Text segment →
=-=-=

Pity Boy

Mal Blum: Pity Boy

I cannot stop rockin’ this album. I listened to the three tracks that Mal Blum put out as pre-release over and over again just waiting for the album to drop. It’s a sickness, I know. And, honestly, I’m usually a guy who listens to something a couple times and tires of it quickly. There are just certain albums that I can think of that inspire that kind of repeat listens. We’re talking The Monitor and Teens of Denial in terms of re-listenability. And while this album hasn’t risen anywhere to that level, it certainly feels like something that aspires to be the pop version of those old Promise Ring records I enjoyed the hell out of in the early aughts.

Opening track “Things Still Left to Say” is a perfect pop gem that would sound right at home off the poppiest of all emo albums, Very Emergency. Emo being a misnomer, of course, but a label that has been applied to anything and everything that presents even a modicum of EQ. True “emo,” though — at least in my mind — means complicated key changes, math rock drumming and at least some aversion to typical song structure and hooks. Mal Blum, on the other hand, leans into everything that makes a great pop song. Thus their (Mal’s preferred pronoun) ability to write about personal experiences in a way that are universally infectious and pretty damn catchy in the offing.

=-=-=

Raw data →
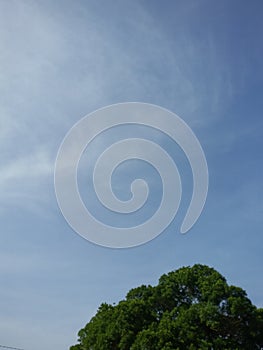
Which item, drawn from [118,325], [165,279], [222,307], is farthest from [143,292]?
[222,307]

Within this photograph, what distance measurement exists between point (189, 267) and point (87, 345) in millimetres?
7896

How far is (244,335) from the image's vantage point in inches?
1053

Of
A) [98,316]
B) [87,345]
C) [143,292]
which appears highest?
[143,292]

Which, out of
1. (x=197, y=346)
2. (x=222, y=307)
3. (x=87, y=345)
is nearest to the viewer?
(x=197, y=346)

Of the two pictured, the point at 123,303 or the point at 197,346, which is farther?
the point at 123,303

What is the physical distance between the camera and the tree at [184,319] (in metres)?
25.7

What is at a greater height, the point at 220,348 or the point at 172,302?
the point at 172,302

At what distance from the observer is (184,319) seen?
26.4m

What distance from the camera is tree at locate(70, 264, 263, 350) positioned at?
25.7m

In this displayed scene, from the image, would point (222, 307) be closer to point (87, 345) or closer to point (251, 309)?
point (251, 309)

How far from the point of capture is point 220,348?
2564 cm

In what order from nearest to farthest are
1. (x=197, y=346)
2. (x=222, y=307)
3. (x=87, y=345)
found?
(x=197, y=346) → (x=222, y=307) → (x=87, y=345)

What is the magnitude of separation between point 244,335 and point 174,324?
13.5 ft

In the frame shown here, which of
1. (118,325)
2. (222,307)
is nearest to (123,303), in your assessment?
(118,325)
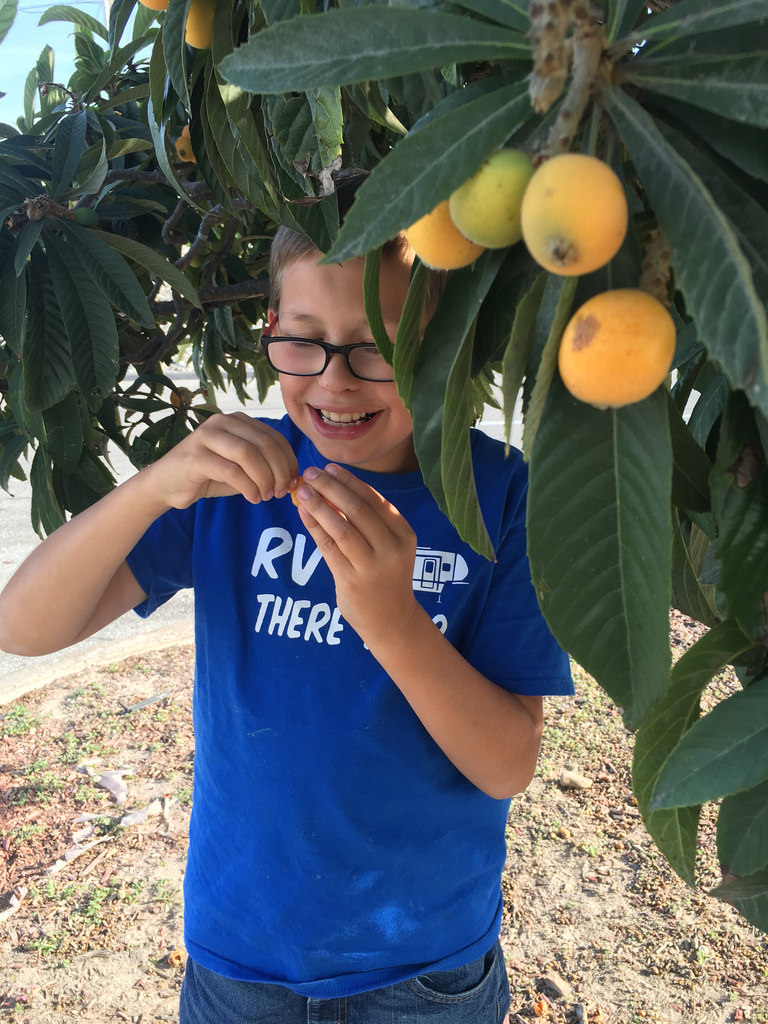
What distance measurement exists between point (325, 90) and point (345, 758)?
769mm

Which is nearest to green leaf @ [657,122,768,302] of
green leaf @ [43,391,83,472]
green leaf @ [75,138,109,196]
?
green leaf @ [75,138,109,196]

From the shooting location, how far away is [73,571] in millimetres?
1051

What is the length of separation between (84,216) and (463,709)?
A: 89 cm

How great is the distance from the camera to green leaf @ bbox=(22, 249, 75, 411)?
1200mm

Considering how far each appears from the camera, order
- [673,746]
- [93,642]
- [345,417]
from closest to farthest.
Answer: [673,746], [345,417], [93,642]

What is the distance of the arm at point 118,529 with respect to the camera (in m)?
0.91

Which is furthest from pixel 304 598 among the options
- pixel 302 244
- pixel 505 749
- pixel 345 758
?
pixel 302 244

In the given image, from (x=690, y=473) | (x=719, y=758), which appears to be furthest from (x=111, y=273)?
(x=719, y=758)

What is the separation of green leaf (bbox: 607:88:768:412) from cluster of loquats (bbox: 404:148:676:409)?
2 centimetres

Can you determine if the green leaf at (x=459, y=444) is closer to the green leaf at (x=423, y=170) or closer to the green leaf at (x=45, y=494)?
the green leaf at (x=423, y=170)

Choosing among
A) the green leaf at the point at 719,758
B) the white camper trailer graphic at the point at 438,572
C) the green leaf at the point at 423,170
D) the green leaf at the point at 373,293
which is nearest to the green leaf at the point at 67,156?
the white camper trailer graphic at the point at 438,572

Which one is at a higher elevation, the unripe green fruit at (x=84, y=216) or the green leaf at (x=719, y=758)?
the unripe green fruit at (x=84, y=216)

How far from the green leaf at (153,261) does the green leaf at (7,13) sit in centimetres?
26

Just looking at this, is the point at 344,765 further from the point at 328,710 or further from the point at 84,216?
the point at 84,216
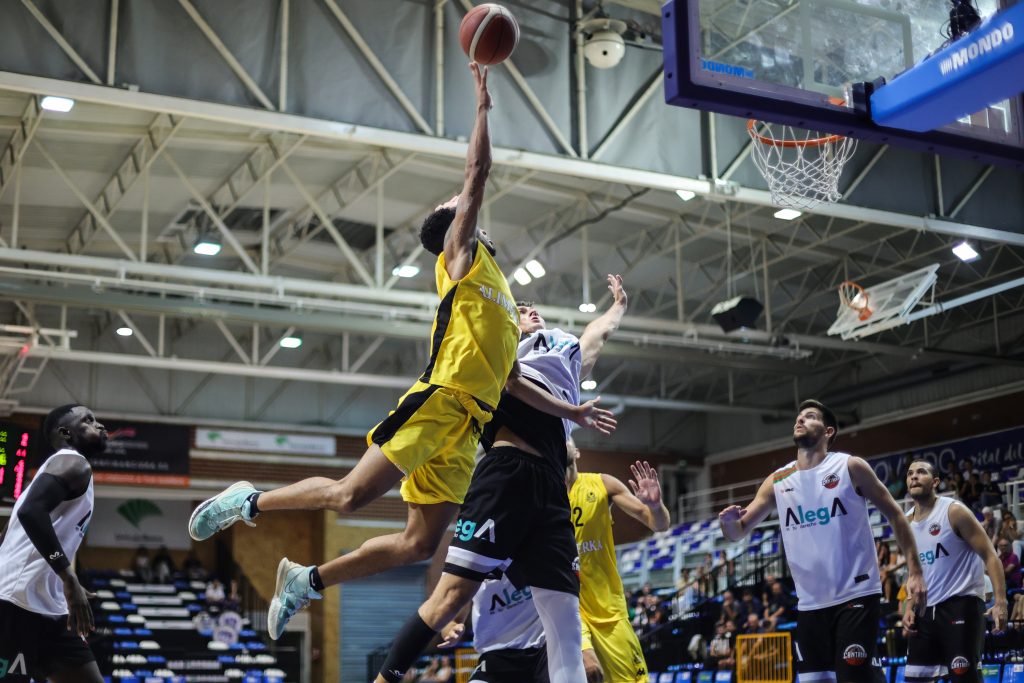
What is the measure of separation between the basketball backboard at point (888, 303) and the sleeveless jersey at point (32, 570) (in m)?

=-=-=

Work instruction A →
In the Pity Boy review, which album does the writer call the poppiest of all emo albums?
Work instruction B →
Go on with the Pity Boy review from the point where it stops.

Exercise response A →
Very Emergency.

Exercise response B →
The album evokes something in me that is both nostalgic for that early 2000s hyper-literate rock and definitely has a little of The Moldy Peaches thing going on (although way better). There’s a sweetness to their songs despite some of the combativeness. There’s a longing that isn’t a whoa-is-me kind of thing, but rather a hopefulness that is both empowering and, ultimately, pretty rock ‘n’ roll. And it’s fun. Am I allowed to say that in 2019? Yes, I think I can. Fuck it; something has to be.